F. Javier Moya del Pozo
Noviembre. Y con él, los días en los que el rumor de las hojas de los árboles al caer se mezclan con sentidas frases llenas de nostalgia, recuerdos y amor hacia los ausentes.
Escribía Irene Vallejo en un magnífico artículo que “los que hablan con los que ya no están mantienen algo menos que una conversación, pero mucho más que un monólogo”. Bellísimas palabras, con las que, sin embargo, no estoy de acuerdo del todo. Creo, sinceramente, que se produce una auténtica conversación, un proceso donde tan importante es hablar como recibir, estando atento, poniendo los cinco sentidos a lo que nos ha de llegar de nuestro interlocutor, a quien nos dirigimos con la sinceridad, y tal vez, incluso con la valentía, que no supimos emplear cuando estaba con nosotros; un mensaje que nos envía y que nos reconforta, que nos da un sentido para seguir viviendo en el presente desde aquello que fue compartido en el pasado con la persona que se fué.
Hablarles no exige volver a los grandes acontecimientos, pues nos basta con recuperar los actos cotidianos, tan intrascendentes entonces para nosotros, y ahora tan mágicos: el desayuno juntos antes de despedirnos hasta la tarde; un viaje con amigos y familiares, las notas escolares de los niños, un paseo cogidos de la mano..
Y su mensaje, la contestación a nuestras palabras, siempre llega, adoptando las más variadas formas:
Sigo buscando esos besos
que vuelan como palomas,
y las palabras que nombran
tu presencia en tantas formas…
Es mi suerte, pues te encuentro.

—————

_SERIE DE EJERCICIOS_
**1.** Copia el fragmento del texto sobre hablar con los ausentes que empieza en las palabras que contienen "Hablarles no exige" y termina después de "pues te encuentro.", sustituyendo "besos" por "abrazos".
**2.** Retoma el texto sobre hablar con los ausentes y continúalo a partir de su última frase.

—————

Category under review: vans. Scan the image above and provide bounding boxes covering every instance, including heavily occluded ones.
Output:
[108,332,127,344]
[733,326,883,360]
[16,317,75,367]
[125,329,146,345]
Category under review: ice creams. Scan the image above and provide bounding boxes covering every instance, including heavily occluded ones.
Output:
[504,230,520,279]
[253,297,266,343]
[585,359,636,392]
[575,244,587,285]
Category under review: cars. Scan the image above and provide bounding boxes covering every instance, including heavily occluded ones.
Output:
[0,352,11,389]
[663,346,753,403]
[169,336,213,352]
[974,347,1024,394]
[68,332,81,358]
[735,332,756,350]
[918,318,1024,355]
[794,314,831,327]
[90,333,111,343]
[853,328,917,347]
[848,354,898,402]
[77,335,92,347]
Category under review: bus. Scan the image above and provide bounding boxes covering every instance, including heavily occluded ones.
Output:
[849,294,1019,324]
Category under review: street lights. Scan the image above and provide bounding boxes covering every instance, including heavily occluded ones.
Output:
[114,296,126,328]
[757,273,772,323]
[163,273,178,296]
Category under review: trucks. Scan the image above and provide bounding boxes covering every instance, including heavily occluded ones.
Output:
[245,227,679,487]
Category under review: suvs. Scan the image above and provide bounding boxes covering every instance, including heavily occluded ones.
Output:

—————

_RESPUESTAS POR TAREA_
**1.**
Hablarles no exige volver a los grandes acontecimientos, pues nos basta con recuperar los actos cotidianos, tan intrascendentes entonces para nosotros, y ahora tan mágicos: el desayuno juntos antes de despedirnos hasta la tarde; un viaje con amigos y familiares, las notas escolares de los niños, un paseo cogidos de la mano..
Y su mensaje, la contestación a nuestras palabras, siempre llega, adoptando las más variadas formas:
Sigo buscando esos abrazos
que vuelan como palomas,
y las palabras que nombran
tu presencia en tantas formas…
Es mi suerte, pues te encuentro.

**2.**
Noviembre. Ahora hará tres años. El otoño nos traía los días más cortos, y la oscuridad de la tarde venía a fundirse con la eternidad de sus noches. Entonces, Mar, mi esposa, me enseñaba en qué consistían los “estados” en la aplicación de WhatsApp de su móvil. Allí, en ese espacio de la red, sus mensajes eran ejemplo de fortaleza en su valiente batalla y su generosa entrega a los demás. Ahora, esa vía tan peculiar de comunicación se ha convertido para mí en el burladero ante un dolor inmenso por su ausencia; y me impulsa a escribirle en el Paseo Fluvial, en los Pinares de Jábaga o bajo la lluvia cruzando Carretería, pues cualquier lugar es bueno para hablarle:
Déjame que me adelante,
por favor, no me interrumpas,
permite que te declare
lo que no te dije nunca.
Que, a veces, salí a la calle
cuando arreciaba la lluvia
para poder empaparme
de agua y no de preguntas.
Y ahora te pido que me hables,
tu palabra es mi armadura,
tu sonrisa, mi estandarte
y mi escudo tu cintura;
mi victoria es tu suave
presencia, y también mi cura.
La palabra lo es todo; sea lanzada al viento, sea puesto en una humilde cuartilla. Lo importante es hablarles, expresando nuestros sentimientos, compartirlos y ser uno con el otro:
No te escribo para evitar olvidarte.
Sería imposible.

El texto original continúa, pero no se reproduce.